Cqlengine in python does not insert values in new fields after schema change (Cassandra)

169 views Asked by At

I'm trying to insert rows into a table after changing its schema in Cassandra with the CQLEngine python library. Before the change, the model looked like:

class MetricsByDevice(Model):
    device = columns.Text(primary_key=True, partition_key=True)
    datetime = columns.DateTime(primary_key=True, clustering_order="DESC")
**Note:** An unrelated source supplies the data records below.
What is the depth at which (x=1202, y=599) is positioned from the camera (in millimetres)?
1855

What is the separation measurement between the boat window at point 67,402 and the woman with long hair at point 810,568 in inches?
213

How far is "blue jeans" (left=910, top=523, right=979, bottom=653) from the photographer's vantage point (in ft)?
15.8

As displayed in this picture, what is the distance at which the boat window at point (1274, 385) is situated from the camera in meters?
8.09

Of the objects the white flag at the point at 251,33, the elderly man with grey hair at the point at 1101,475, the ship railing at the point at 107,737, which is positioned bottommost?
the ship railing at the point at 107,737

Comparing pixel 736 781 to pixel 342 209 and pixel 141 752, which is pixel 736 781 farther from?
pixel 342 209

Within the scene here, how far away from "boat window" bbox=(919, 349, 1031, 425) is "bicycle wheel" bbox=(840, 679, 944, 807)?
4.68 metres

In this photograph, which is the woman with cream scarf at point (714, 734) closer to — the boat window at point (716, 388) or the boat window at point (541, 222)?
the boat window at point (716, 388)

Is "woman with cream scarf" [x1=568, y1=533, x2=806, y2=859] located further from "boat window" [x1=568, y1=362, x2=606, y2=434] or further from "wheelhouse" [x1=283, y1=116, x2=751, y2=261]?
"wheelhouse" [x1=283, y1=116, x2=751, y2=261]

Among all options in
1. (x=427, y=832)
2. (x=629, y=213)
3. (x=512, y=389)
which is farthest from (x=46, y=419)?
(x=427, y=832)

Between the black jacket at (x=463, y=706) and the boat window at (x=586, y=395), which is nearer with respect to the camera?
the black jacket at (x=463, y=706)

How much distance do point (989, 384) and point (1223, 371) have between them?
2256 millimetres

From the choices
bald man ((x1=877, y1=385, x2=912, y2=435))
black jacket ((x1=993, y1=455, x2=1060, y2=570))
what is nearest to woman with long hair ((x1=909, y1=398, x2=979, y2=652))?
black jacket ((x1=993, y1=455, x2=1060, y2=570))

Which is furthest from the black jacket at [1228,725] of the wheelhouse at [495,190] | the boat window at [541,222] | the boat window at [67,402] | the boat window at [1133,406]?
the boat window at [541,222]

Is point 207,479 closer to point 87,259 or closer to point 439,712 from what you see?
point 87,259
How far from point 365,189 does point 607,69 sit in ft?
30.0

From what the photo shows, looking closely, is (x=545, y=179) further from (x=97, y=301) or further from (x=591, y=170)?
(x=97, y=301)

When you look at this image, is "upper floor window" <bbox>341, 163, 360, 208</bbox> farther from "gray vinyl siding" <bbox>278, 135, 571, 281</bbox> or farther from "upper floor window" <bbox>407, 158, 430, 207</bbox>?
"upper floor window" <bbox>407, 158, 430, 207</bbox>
    load_power = columns.Double()
    inverter_power = columns.Double()

I've changed the schema to this, adding four columns (DSO, node, park and commercializer):

class MetricsByDevice(Model):
    device = columns.Text(primary_key=True, partition_key=True)
    datetime = columns.DateTime(primary_key=True, clustering_order="DESC")

    DSO = columns.Text(index=True, default='DSO_1'),
    node = columns.Text(index=True, default='Node_1'),
    park = columns.Integer(index=True, default=6),
    commercializer = columns.Text(index=True, default='Commercializer_1'),

    load_power = columns.Double()
    inverter_power = columns.Double()

Then, I've synced the table with a script containing the line

sync_table(MetricsByDate)

I've checked the database and the four columns have been created. The existing rows has these fields with value NULL (as expected).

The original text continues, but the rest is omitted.